Uma técnica alternativa quando o efeito ocorre entre um limiar ou uma linha de corte é utilizar
a Regressão Descontínua (RD). Tal técnica propicia verificar a diferença no limiar da
descontinuidade. Por exemplo, analisar o efeito da fiscalização de velocidade a partir de
observações obtidas nas proximidades de redutores de velocidade. O tratamento é aplicado
com base em alguma caracterítica da unidade de observação (Angrist and Pischke 2009), como
por exemplo, redutores de velocidade são aplicados em segmentos de via que apresentem um
elevado volume de pedestres, acima de um determinado limiar. Neste caso, não é possível
definir grupos de controle e tratamentos com carcaterísticas similares. Portanto, é comum
limitar a análise RD a valores de características em torno do limite de atribuição, e ao interpretar
os resultados devemos ter cuidado para não aplicá-los a unidades com características muito
diferentes das unidades em torno do ponto de corte. A Figura 5g ilustra este caso, em que
“Running-Variable” representa a característica das unidades observação adotada para definir o
tratamento, e “Above-Cutoff” corresponde ao critério de tratamento. O uso deste método
também irá remover o efeito de qualquer outro fator não observado, W na Figura 5f, que
influencie tanto o tratamento quanto o seu efeito.

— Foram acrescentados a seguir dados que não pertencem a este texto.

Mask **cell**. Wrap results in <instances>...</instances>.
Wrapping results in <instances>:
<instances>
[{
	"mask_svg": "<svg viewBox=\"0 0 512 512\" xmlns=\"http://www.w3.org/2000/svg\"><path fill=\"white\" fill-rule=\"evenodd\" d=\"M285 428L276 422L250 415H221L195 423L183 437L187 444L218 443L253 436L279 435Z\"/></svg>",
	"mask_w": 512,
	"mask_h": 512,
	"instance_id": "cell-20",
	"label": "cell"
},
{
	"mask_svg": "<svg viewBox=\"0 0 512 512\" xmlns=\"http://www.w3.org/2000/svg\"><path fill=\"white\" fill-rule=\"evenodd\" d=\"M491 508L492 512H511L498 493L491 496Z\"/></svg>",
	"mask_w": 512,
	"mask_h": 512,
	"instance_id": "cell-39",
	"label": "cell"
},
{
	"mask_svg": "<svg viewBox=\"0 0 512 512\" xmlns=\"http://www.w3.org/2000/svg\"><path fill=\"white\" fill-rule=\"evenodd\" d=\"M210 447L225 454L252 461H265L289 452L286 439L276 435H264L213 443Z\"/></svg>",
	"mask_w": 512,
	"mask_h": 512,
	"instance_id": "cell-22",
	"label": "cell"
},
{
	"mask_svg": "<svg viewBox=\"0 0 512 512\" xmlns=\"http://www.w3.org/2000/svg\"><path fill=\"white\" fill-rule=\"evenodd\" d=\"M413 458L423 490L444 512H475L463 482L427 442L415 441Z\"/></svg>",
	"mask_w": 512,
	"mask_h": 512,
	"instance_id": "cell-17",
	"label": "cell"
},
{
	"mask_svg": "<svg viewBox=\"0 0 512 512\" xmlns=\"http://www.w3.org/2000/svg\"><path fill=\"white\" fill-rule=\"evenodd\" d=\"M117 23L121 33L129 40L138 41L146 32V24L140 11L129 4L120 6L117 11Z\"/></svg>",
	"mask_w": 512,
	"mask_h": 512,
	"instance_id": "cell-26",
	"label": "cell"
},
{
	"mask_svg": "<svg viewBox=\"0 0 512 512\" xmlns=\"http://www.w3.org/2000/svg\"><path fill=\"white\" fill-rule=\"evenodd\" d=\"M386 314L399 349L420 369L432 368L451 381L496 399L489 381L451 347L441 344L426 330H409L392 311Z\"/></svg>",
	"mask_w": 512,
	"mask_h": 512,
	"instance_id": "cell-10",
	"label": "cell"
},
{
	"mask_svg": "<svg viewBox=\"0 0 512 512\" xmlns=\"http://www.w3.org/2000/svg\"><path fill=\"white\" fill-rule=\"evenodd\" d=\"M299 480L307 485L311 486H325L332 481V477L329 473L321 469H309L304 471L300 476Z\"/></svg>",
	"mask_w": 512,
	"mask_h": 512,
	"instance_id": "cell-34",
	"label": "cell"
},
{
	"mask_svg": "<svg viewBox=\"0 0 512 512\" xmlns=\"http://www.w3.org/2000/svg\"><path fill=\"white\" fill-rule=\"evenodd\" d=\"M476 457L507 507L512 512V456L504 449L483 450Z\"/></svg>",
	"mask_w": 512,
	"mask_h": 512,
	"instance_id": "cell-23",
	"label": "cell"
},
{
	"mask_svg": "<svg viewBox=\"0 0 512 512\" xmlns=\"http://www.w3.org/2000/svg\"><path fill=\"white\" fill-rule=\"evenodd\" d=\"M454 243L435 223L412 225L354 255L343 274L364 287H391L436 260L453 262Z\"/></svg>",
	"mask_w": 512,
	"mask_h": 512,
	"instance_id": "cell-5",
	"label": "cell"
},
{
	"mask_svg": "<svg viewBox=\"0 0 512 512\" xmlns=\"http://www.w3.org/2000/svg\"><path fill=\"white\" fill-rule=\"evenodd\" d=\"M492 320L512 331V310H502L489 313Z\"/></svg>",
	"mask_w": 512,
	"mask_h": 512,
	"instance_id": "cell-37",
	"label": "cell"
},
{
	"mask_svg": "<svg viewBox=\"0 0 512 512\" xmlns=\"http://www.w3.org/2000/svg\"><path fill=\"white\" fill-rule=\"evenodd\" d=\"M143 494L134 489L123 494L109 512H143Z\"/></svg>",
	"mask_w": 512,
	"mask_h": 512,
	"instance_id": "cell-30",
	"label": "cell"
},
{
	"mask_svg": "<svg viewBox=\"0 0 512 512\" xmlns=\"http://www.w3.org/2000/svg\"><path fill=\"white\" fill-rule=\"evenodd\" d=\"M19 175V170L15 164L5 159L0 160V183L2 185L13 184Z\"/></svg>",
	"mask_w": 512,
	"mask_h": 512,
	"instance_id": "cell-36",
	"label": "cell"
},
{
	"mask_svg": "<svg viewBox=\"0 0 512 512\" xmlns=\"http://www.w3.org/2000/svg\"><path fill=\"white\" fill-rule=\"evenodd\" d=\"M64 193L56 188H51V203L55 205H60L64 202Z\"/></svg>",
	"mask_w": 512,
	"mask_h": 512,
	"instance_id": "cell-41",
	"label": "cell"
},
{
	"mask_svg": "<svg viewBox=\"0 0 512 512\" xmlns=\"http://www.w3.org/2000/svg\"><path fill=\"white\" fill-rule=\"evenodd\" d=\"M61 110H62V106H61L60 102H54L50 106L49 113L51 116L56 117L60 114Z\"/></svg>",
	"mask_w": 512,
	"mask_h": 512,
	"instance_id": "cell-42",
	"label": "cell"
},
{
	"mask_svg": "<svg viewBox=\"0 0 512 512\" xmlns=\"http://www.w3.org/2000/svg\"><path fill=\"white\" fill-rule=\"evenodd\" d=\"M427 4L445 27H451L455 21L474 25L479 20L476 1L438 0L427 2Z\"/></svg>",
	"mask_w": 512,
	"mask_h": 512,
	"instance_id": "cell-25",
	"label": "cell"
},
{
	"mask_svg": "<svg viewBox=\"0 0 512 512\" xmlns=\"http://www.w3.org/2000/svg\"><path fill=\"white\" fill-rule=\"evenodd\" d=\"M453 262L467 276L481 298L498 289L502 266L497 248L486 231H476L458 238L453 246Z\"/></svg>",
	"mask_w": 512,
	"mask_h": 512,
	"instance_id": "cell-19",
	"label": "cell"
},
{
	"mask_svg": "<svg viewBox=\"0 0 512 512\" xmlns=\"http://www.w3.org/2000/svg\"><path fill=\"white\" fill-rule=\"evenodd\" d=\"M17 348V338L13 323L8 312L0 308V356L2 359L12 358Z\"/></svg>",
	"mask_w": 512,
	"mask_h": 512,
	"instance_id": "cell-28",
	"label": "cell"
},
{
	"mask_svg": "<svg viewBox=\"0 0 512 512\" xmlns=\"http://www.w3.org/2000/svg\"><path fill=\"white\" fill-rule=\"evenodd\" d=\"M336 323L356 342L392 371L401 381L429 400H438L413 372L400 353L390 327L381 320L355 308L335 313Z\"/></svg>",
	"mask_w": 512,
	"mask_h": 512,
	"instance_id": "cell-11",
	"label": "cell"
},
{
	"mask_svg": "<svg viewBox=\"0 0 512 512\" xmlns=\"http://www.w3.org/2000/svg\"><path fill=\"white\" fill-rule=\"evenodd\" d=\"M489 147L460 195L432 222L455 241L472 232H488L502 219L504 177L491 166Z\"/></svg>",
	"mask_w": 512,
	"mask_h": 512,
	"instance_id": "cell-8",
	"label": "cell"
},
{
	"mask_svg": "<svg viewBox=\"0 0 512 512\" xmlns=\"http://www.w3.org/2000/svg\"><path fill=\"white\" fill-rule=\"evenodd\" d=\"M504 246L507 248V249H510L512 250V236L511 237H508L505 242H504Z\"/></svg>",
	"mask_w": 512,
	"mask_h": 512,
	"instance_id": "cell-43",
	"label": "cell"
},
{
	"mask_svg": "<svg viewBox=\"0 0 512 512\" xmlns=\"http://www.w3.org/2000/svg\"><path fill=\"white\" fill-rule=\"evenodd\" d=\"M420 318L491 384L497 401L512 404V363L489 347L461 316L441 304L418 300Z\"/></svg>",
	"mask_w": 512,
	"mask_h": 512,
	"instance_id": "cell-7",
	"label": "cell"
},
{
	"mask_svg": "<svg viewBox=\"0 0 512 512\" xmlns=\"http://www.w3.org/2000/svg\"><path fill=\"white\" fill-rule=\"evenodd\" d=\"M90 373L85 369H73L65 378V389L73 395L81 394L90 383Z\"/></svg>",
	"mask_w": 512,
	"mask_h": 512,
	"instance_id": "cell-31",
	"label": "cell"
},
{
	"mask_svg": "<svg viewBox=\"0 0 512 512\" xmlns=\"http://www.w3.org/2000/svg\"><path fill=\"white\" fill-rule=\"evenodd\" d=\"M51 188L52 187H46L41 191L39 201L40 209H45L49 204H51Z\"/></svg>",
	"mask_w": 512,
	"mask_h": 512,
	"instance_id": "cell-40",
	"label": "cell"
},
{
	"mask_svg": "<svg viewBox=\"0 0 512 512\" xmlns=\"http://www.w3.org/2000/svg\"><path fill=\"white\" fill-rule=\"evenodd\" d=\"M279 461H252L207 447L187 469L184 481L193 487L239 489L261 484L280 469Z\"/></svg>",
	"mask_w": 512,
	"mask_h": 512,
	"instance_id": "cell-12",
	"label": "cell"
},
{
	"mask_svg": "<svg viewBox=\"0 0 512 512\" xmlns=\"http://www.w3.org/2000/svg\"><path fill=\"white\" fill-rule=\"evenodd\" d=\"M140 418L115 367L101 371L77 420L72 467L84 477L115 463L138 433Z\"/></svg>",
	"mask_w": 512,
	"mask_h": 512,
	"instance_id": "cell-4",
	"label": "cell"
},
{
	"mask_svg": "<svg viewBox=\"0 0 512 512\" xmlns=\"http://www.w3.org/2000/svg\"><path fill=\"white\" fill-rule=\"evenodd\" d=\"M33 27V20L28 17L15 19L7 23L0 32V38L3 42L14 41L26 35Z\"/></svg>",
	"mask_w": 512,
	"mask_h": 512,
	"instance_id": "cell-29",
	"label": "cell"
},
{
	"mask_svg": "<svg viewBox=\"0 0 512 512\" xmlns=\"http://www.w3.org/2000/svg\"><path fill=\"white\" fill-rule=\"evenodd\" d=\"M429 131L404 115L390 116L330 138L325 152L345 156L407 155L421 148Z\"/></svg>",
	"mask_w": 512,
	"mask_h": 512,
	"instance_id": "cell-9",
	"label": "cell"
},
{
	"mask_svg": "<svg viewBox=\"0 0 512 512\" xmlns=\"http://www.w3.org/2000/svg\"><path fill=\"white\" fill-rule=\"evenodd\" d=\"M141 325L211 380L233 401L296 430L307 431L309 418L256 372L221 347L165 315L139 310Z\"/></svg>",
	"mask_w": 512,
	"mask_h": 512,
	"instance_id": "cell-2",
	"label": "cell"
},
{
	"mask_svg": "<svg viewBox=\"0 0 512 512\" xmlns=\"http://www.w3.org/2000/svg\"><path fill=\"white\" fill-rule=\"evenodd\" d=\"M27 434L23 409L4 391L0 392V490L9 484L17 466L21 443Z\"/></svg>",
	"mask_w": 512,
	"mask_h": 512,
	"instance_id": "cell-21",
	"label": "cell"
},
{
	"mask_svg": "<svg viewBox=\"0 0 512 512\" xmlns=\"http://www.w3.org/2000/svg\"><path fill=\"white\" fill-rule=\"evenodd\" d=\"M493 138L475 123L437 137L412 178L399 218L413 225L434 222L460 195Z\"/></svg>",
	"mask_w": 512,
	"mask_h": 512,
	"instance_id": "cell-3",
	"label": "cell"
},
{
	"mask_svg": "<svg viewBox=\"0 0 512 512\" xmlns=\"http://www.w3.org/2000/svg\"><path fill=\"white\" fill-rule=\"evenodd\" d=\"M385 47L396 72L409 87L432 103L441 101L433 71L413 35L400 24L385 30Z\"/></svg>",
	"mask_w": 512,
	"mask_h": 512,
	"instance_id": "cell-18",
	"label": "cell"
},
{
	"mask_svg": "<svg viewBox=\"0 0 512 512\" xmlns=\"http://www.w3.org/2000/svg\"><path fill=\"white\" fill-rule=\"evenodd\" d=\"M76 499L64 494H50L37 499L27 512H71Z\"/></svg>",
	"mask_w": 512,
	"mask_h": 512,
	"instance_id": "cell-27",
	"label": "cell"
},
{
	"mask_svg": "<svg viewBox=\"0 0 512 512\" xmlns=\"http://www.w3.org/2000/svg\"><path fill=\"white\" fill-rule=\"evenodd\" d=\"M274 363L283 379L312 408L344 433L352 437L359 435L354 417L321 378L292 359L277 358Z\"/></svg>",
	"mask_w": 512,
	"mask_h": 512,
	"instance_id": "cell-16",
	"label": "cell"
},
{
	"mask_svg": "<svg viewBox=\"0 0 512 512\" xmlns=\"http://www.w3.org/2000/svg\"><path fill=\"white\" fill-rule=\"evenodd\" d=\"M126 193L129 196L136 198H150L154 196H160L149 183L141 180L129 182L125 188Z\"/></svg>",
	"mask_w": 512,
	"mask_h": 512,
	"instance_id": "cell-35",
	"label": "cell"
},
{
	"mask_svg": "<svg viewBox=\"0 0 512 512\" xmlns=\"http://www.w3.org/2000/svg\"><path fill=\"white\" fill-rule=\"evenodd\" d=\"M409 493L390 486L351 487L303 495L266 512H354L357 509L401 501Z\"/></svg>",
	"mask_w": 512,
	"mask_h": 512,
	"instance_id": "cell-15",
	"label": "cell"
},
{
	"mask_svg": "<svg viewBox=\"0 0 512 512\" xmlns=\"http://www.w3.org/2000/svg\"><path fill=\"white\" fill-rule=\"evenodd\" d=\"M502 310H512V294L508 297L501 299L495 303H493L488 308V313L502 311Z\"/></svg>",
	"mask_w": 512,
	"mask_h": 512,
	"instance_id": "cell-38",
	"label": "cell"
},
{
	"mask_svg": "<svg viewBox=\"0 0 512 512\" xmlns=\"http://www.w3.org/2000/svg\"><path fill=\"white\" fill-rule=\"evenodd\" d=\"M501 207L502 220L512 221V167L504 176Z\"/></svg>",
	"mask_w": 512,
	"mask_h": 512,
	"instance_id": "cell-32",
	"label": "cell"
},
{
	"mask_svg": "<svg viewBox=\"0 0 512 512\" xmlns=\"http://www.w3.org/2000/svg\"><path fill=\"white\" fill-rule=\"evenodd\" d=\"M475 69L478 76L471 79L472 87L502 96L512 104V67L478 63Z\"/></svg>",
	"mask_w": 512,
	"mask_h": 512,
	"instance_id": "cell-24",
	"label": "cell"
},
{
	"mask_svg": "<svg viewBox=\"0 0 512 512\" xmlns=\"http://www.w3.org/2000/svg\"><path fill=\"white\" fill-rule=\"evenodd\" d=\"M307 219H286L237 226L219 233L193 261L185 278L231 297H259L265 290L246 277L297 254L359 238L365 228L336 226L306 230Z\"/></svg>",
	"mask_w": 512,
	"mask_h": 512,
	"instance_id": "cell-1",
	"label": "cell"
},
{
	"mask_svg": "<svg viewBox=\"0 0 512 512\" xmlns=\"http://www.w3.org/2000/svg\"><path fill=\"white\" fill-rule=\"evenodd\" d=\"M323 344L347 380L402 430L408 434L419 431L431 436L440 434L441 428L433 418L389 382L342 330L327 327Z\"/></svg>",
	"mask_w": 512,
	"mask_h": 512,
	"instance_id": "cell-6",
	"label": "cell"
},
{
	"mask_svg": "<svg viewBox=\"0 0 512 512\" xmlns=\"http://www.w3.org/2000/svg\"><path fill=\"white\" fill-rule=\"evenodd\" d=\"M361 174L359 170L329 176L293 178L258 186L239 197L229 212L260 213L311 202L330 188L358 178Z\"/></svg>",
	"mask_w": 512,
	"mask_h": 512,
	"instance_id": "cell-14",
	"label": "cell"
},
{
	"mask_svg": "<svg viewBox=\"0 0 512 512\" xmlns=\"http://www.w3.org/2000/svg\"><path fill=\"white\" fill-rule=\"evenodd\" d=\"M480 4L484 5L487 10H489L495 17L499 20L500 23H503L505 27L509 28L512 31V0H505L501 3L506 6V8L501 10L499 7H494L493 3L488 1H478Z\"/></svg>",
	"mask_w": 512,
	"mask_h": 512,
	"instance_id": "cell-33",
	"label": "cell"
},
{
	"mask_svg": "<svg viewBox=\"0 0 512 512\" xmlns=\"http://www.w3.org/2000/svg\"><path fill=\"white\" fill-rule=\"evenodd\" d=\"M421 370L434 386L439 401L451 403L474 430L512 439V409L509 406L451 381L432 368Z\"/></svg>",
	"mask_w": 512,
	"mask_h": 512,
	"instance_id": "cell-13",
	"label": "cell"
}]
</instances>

Além dos métodos descritos, o analista pode observar uma única variável ao longo do tempo,
ou série temporal da variável resposta. Neste caso, não existindo covariáveis observadas e uma
série de tempo longa da variável de impacto, aconselha-se o uso de métodos aplicados a Séries
Temporais Interrompidas (Schiff et al., 2017). Assim, utiliza-se regressões de séries temporais
com uma variável dummy para a ocorrência da intervenção e a série temporal da variável
resposta para estimar o tratamento. Conforme Bernal et al. (2016), este método é aplicável
quando todas as unidade de observação sofrem o tratamento (i.e., avaliação de políticas globais
como por exemplo a Lei Seca no Brasil, ou intervenções como a integração tarifária em Fortaleza
que atingiu todos os usuários do Sistema de Transporte Público) e se tem uma longa série
temporal da variável resposta.

a) Uso do OLS b) Uso do Propensity Score Matching

c) Uso do Efeito Fixo d) Uso da diferença em diferença

e) Uso da diferença em diferença f) Uso de Variáveis Instrumentais


g) Uso de Regressão descontínua h) Uso de Regressão descontínua
Figura 5: Grafos adequados para técnicas para medir impacto de intervenções (adaptado de
Schiff et al.; 2017). Retirado de https://nickchk.com/causalgraphs.html

A literatura sobre métodos aplicáveis a inferência causal não se reduz aos métodos acima,
embora eles sejam os mais largamente utilizados em pesquisas sociais. Pearl (2010) apresenta
métodos alternativos, destacando-se os métodos Bayesianos, em que é possível estimar os
efeitos da intervenção em estudos antes e depois, quando dados do grupo de controle não estão
disponíveis. A partir do teorema de Bayes é possível ajustar o valor esperado da variável resposta
antes da intervenção com dados após a ocorrência da intervenção. Ou seja, determinar um valor
esperado a posteriori da variável resposta Y após o tratamento X, partindo de uma informação
a priori sobre o valor esperado de Y. Pearl (2010) também discute o método de Equações
Estruturais para construção de contrafactuais e estimação de efeitos diretos e indiretos que
surgem na presença de mediadores. Na prática, conforme indica a Figura 4, potenciais variáveis
confundidoras são tanto observadas como não observadas (Schiff et al., 2017). Assim, uma
combinação de diferentes de técnicas de inferência causal pode ser usada, como será o caso na
aplicação apresentada neste trabalho.